> **WHAT TO WORK ON**: Your output must consist solely of the lines from the one containing "How large a" through the end of the records, reproduced exactly.

(Data items)
┌──

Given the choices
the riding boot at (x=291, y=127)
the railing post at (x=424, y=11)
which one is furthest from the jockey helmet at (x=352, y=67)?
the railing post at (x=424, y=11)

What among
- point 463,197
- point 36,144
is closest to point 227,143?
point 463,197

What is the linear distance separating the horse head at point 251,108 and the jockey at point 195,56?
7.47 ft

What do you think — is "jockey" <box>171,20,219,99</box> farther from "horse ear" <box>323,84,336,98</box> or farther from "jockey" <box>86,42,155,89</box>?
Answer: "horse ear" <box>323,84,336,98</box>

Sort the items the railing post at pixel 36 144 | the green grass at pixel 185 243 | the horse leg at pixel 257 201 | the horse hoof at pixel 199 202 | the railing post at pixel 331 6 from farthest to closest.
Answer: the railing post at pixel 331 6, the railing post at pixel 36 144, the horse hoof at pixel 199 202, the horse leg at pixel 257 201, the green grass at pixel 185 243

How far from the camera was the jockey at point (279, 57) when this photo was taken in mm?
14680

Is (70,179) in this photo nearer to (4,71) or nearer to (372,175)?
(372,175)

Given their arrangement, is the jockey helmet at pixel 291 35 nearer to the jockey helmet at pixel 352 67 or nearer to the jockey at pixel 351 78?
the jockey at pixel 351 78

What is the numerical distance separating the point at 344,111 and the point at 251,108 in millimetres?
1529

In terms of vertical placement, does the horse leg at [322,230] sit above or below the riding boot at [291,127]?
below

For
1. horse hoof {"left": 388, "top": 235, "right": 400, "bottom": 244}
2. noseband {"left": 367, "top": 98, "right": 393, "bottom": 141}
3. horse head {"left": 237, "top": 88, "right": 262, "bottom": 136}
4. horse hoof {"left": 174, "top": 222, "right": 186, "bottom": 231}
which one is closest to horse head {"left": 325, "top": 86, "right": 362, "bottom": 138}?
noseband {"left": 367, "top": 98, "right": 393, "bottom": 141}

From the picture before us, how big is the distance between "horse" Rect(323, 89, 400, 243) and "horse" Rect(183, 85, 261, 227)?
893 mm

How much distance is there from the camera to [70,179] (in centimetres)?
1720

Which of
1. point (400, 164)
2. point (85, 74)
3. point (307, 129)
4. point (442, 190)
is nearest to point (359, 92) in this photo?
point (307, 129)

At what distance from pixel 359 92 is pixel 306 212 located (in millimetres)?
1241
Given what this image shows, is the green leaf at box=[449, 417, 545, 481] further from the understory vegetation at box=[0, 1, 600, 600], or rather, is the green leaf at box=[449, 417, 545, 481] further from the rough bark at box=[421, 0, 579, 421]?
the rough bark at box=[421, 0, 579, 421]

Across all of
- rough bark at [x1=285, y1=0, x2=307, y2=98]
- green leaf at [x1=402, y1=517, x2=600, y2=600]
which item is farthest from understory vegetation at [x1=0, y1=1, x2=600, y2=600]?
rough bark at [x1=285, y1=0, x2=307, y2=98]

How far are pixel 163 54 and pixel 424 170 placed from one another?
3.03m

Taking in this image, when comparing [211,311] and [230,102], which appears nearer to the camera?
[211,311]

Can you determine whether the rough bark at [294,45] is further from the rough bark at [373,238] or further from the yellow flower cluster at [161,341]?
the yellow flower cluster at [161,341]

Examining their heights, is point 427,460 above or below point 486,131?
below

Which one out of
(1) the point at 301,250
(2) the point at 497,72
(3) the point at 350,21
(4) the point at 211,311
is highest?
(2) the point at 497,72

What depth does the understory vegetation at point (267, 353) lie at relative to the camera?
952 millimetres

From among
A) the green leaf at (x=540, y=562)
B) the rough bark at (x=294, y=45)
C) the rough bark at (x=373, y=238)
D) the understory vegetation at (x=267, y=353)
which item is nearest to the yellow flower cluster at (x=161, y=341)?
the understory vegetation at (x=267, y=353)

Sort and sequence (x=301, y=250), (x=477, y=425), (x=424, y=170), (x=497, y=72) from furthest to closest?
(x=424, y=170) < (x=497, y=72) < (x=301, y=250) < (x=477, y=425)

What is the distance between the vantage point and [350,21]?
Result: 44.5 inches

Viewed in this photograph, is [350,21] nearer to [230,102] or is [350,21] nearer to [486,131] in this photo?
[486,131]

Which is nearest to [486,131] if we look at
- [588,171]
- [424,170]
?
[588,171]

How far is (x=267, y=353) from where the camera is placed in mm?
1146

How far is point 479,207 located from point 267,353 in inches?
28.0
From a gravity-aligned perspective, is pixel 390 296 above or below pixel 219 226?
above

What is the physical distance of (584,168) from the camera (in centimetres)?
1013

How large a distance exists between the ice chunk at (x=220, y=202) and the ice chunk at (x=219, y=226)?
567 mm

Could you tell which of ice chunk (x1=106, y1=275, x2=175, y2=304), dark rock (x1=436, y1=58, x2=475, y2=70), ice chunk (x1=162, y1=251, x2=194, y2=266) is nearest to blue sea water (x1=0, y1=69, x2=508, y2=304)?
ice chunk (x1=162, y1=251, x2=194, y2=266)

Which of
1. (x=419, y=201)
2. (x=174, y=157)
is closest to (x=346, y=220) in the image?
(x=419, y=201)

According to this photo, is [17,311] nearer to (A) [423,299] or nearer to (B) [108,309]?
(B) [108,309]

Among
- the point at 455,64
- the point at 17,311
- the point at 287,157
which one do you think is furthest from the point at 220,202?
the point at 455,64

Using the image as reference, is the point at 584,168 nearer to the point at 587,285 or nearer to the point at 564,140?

└──

> **ANSWER FOR THIS EXERCISE**:
How large a distance exists between the ice chunk at (x=220, y=202) and the ice chunk at (x=219, y=226)?
567 mm

Could you tell which of ice chunk (x1=106, y1=275, x2=175, y2=304), dark rock (x1=436, y1=58, x2=475, y2=70), ice chunk (x1=162, y1=251, x2=194, y2=266) is nearest to blue sea water (x1=0, y1=69, x2=508, y2=304)?
ice chunk (x1=162, y1=251, x2=194, y2=266)

Which of
1. (x=419, y=201)
2. (x=174, y=157)
is closest to (x=346, y=220) in the image?
(x=419, y=201)

According to this photo, is [17,311] nearer to (A) [423,299] or nearer to (B) [108,309]?
(B) [108,309]

Among
- the point at 455,64
- the point at 17,311
- the point at 287,157
which one do you think is furthest from the point at 220,202?
the point at 455,64

Using the image as reference, is the point at 584,168 nearer to the point at 587,285 or nearer to the point at 564,140?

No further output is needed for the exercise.